Vizechef Timmermans EU-Kommission räumt Fehler bei Impfstoffbeschaffung ein

Was lief schief bei der Impfstoffbestellung durch die EU? Bilanz will die EU-Kommission erst nach der Pandemie ziehen. Eine Mitschuld aber sieht Vizechef Timmermans schon jetzt bei Brüssel.
Von der Leyen mit ihrem Vize Timmermans: Nach der Pandemie Bilanz ziehen

Von der Leyen mit ihrem Vize Timmermans: Nach der Pandemie Bilanz ziehen

Foto: Philipp von Ditfurth/ DPA

Ursula von der Leyens Stellvertreter sieht eine Mitschuld der EU-Kommission beim Debakel um die Impfstoffbestellungen. »Es stimmt, dass bei der Bestellung der Impfstoffe sowohl in Brüssel als auch in den Mitgliedstaaten Fehler gemacht wurden«, sagte Vize-Kommissionschef Frans Timmermans dem »Tagesspiegel am Sonntag«. »Ich bin bereit, am Ende der Pandemie eine Bilanz zu ziehen. Dann können wir ja sehen, was wir falsch und was wir richtig gemacht haben.«

In der jetzigen Situation gehe es aber erst einmal darum, »dass ganz Europa Impfstoff bekommt«, sagte Timmermans weiter. Er verteidigte dabei die gemeinsame Beschaffung: Ein europäisches Vorgehen sei »auch im Interesse der reicheren Staaten« wie Deutschland erfolgt.

Mittlerweile sind in der EU vier Coronaimpfstoffe zugelassen: Vakzinen von Biontech und Pfizer, Moderna, AstraZeneca und Johnson & Johnson. Die EU hat von diesen Herstellern insgesamt mindestens 1,4 Milliarden Dosen geordert – eigentlich mehr als genug für die rund 450 Millionen Europäer.

Doch weil der Start der Impfkampagnen und Lieferungen schleppend verläuft, steht die EU-Kommission in der Kritik. Unter anderem werden ihr zögerliches Handeln und strategische Fehler bei der Bestellung vorgeworfen. Einige Mitgliedstaaten empfinden zudem die Verteilung der Impfdosen als ungerecht. Österreich warf der Europäischen Arzneimittelagentur (Ema) zuletzt vor, sie sei bei den Zulassungen von Vakzinen »zu langsam« gewesen.

Weber für Exportstopp von AstraZeneca

Im internationalen Vergleich wird in der EU deutlich langsamer geimpft als beispielsweise in den USA, Israel oder auch beim ehemaligen Mitgliedstaat Großbritannien.
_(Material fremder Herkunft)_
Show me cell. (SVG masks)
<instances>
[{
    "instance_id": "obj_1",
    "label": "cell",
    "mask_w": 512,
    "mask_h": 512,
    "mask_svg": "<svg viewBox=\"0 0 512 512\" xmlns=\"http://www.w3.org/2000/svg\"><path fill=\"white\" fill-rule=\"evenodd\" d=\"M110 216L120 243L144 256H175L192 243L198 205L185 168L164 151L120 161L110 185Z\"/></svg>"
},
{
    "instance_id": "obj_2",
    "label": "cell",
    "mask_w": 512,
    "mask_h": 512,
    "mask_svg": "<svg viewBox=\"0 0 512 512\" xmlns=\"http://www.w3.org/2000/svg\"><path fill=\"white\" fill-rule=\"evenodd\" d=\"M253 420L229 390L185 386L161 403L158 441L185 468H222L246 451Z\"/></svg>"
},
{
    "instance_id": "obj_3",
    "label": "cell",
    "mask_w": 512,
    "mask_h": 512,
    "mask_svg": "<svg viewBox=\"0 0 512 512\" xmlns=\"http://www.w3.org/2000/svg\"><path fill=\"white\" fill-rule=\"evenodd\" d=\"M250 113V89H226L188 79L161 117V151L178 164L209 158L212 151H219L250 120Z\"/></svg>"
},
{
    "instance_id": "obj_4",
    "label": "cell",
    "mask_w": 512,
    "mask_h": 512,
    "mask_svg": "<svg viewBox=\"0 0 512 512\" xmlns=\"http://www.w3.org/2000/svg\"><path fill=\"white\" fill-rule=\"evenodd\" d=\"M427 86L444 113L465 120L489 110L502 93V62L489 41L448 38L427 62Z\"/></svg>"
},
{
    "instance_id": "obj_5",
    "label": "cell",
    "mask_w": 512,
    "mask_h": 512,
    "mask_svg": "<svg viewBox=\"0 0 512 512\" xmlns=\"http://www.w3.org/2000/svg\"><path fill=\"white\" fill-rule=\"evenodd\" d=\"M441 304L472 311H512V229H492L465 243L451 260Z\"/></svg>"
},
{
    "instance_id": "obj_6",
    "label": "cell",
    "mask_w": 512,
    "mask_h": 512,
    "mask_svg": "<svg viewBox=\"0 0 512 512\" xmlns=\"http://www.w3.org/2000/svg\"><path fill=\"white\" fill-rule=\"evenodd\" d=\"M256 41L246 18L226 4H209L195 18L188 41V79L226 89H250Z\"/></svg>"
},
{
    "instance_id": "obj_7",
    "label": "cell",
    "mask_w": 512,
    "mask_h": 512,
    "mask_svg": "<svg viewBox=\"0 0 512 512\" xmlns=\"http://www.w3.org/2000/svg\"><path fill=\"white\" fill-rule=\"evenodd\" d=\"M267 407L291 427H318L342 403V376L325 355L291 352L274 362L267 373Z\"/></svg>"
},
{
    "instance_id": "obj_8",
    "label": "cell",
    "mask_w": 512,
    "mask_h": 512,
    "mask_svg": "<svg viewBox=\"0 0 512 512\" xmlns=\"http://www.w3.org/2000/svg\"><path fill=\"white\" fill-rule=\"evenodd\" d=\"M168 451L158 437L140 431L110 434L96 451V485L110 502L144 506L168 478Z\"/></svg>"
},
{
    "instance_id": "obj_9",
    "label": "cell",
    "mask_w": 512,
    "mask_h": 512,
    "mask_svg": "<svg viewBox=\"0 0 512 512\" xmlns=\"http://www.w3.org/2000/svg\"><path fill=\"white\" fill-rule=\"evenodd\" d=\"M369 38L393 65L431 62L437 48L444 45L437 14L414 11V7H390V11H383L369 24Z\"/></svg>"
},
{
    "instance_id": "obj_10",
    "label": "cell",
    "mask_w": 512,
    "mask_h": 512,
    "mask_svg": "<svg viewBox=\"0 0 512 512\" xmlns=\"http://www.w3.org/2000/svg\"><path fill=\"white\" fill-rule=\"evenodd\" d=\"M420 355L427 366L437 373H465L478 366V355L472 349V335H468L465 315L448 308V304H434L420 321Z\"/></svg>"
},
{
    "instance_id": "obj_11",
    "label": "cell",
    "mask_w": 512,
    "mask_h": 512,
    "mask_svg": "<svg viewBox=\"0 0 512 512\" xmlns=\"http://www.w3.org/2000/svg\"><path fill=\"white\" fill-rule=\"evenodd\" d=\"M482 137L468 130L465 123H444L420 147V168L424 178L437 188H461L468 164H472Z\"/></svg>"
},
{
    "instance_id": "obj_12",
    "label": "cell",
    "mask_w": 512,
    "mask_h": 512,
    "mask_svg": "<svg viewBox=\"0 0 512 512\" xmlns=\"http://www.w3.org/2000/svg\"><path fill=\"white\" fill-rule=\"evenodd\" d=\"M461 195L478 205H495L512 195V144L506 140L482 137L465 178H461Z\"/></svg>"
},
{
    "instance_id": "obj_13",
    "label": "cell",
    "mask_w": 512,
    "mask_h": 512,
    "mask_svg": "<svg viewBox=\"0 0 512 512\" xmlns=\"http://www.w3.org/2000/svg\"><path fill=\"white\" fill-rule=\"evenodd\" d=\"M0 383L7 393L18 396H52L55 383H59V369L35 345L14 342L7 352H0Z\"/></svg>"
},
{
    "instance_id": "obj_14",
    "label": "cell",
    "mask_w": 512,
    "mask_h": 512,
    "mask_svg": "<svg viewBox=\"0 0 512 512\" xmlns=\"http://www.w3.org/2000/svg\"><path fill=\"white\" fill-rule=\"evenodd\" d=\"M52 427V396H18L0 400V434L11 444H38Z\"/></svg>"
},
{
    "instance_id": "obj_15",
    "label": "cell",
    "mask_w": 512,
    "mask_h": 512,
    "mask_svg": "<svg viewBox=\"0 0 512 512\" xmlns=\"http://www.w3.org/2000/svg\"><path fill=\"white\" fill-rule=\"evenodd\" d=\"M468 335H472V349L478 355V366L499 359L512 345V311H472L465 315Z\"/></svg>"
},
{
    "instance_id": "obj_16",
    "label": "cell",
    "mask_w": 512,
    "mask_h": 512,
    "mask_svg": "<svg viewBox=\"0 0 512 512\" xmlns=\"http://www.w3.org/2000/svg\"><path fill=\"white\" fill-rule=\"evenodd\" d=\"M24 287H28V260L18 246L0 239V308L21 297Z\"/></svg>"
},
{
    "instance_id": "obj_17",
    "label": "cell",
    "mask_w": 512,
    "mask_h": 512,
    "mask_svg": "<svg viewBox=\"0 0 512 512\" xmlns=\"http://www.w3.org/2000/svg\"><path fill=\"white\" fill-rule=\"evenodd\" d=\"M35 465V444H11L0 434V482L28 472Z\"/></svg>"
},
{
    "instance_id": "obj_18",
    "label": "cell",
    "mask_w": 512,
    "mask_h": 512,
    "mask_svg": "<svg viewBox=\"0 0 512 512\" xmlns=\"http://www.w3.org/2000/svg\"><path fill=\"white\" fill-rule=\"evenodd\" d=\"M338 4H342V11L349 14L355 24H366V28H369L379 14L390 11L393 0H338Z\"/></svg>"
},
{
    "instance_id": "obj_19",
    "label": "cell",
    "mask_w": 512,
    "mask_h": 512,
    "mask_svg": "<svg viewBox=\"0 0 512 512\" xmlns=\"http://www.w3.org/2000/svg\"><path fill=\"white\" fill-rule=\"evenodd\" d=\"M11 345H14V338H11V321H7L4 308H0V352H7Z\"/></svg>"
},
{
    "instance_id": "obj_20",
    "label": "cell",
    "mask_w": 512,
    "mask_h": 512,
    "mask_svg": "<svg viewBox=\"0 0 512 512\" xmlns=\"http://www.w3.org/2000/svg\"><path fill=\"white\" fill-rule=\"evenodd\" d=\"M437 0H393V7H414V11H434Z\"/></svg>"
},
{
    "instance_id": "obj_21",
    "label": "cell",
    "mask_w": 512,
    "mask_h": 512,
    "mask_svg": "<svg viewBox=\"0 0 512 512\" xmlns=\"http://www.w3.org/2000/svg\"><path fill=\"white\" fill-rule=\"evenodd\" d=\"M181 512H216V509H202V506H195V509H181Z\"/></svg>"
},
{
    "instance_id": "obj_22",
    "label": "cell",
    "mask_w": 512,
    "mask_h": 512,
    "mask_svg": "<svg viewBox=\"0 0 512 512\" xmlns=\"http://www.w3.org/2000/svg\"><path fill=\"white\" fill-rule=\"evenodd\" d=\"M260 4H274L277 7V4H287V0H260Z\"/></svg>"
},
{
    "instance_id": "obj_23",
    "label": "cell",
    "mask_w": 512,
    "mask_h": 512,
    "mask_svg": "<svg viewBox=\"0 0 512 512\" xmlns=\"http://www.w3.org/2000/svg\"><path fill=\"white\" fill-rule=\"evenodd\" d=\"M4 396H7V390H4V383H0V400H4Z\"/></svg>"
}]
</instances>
Dort haben bereits mehr als ein Drittel der Menschen ihre erste Impfung erhalten.

Erst vergangene Woche hatte AstraZeneca angekündigt, in diesem Jahr weniger als die eigentlich vereinbarten Impfstoffdosen liefern zu können. Statt der zuletzt anvisierten 220 Millionen Dosen sollen nur noch 100 Millionen bis zur Jahresmitte an die EU-Staaten gehen. Der Konzern begründete dies unter anderem mit Exportbeschränkungen, ohne Details zu nennen. Die EU hatte sowohl den USA als auch Großbritannien vorgeworfen, keinen in den Ländern produzierten Impfstoff zu exportieren.

EVP-Fraktionschef Manfred Weber will deshalb Konsequenzen ziehen und den in der EU produzierten Impfstoff nicht exportieren. »Es entsteht der Eindruck, dass andere Länder gegenüber der EU bevorzugt werden«, sagte Weber der »Welt am Sonntag«. Solange AstraZeneca seine Zusagen nicht erfülle, »sollte die EU einen grundsätzlichen Exportstopp von in der EU produzierten Impfstoffdosen des Unternehmens verhängen«.